* **What you are asked to do**: Please copy exactly the part of the records below that opens with the line containing "La classifica sugli" and closes with the line containing "French Study –", leaving out any pictures.

[Web page caption snippets]
┄┄┄┄┄┄┄┄┄┄

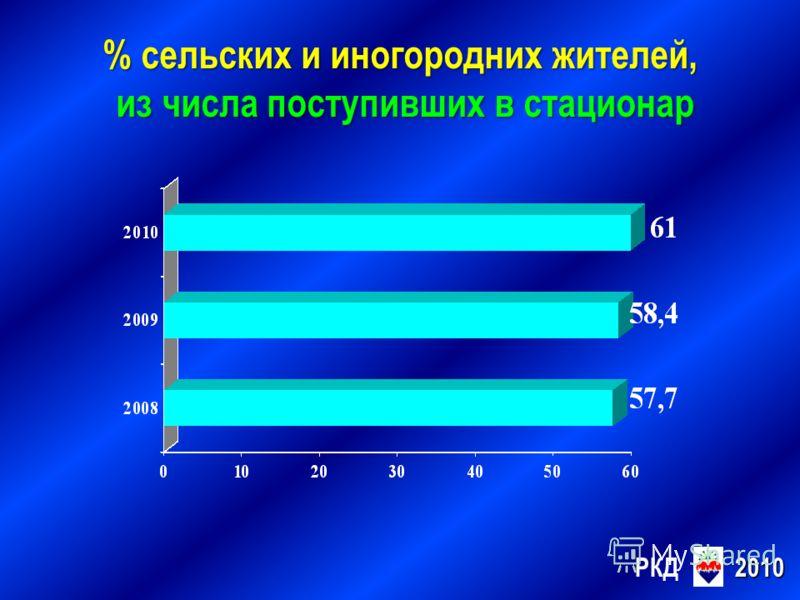 РКД2010 % сельских и иногородних жителей, % сельских и иногородних жителей, из числа поступивших в стационар из числа поступивших в стационар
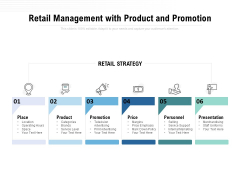 Retail Management With Product And Promotion Ppt PowerPoint Presentation Professional Guide PDF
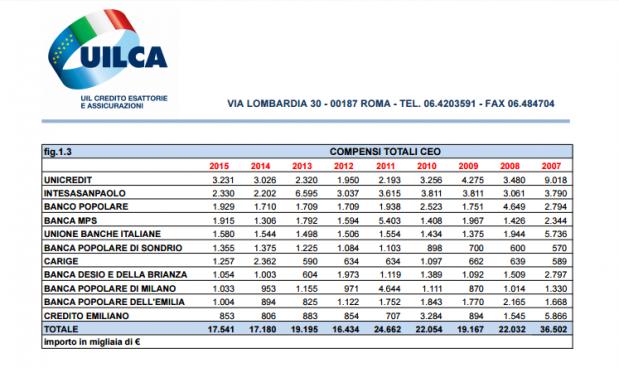 La classifica sugli stipendi dei banchieri nel 2015 stilata dal Centro Studi della Uilca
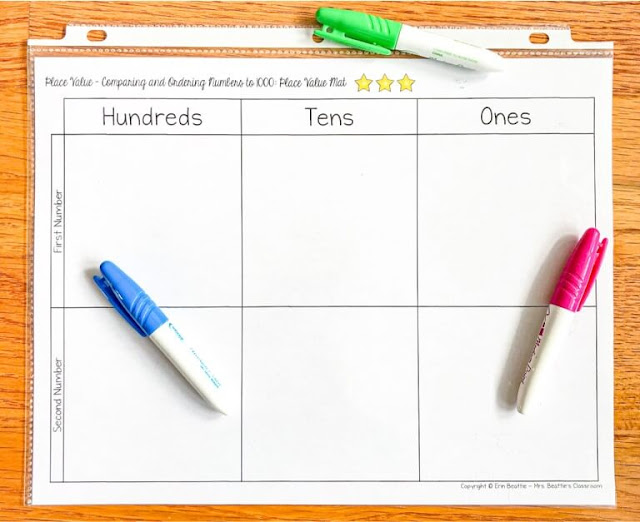 Photo of a math graphic organizer in a page protector with dry erase markers.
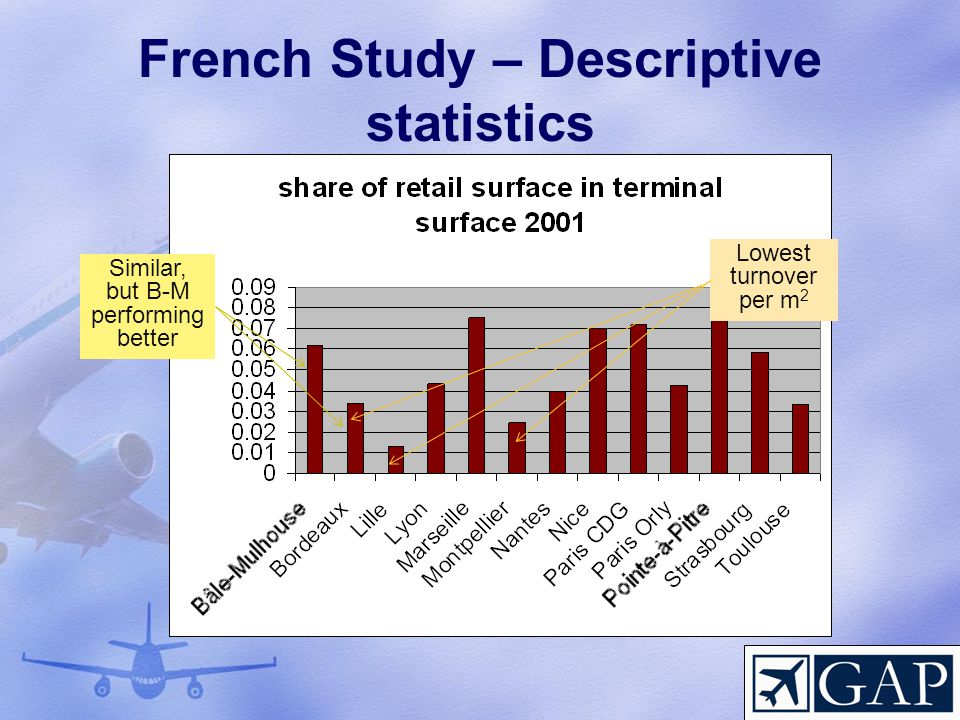 French Study – Descriptive statistics Lowest turnover per m 2 Similar, but B-M performing better
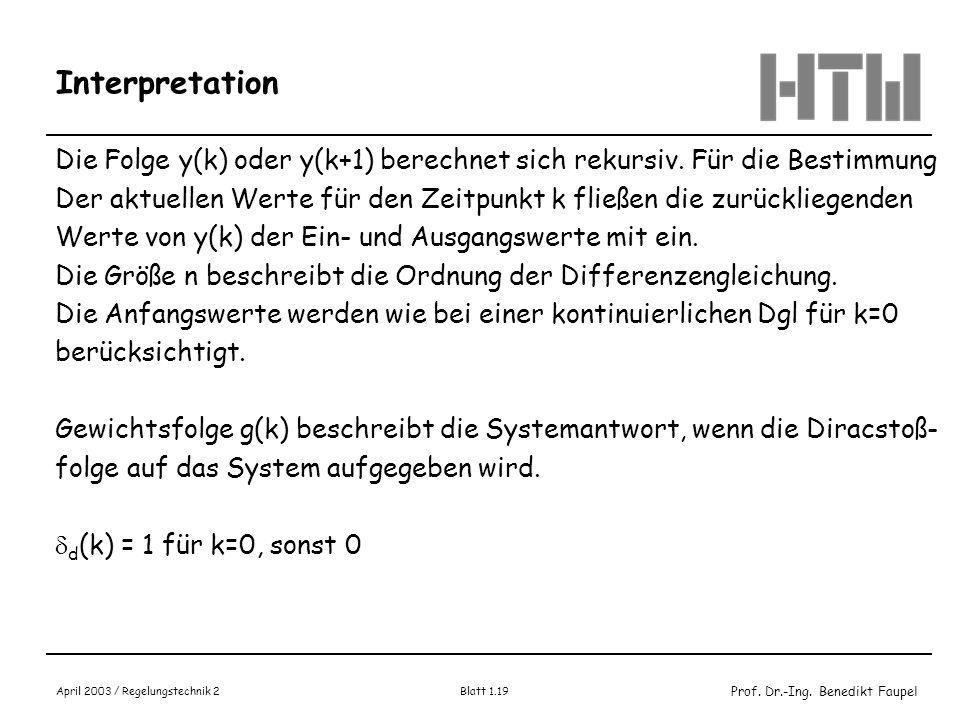 Prof. Dr.-Ing. Benedikt Faupel April 2003 / Regelungstechnik 2 Blatt 1.19 Interpretation Die Folge y(k) oder y(k+1) berechnet sich rekursiv. Für die B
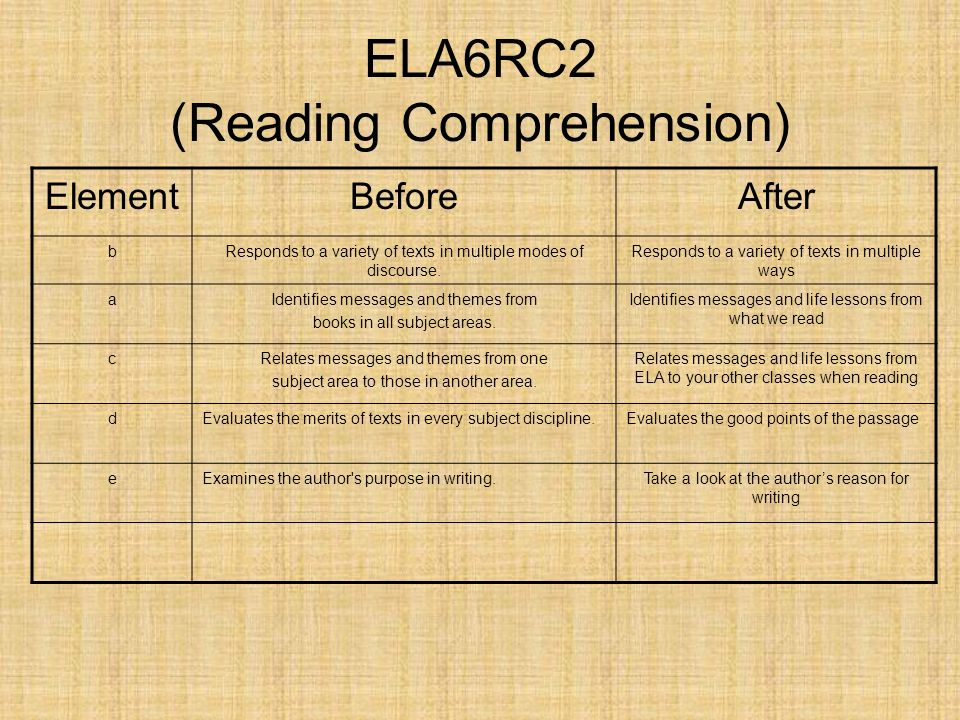 ELA6RC2 (Reading Comprehension)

┄┄┄┄┄┄┄┄┄┄

* **Answer to this problem**:
 La classifica sugli stipendi dei banchieri nel 2015 stilata dal Centro Studi della Uilca
 Photo of a math graphic organizer in a page protector with dry erase markers.
 French Study – Descriptive statistics Lowest turnover per m 2 Similar, but B-M performing better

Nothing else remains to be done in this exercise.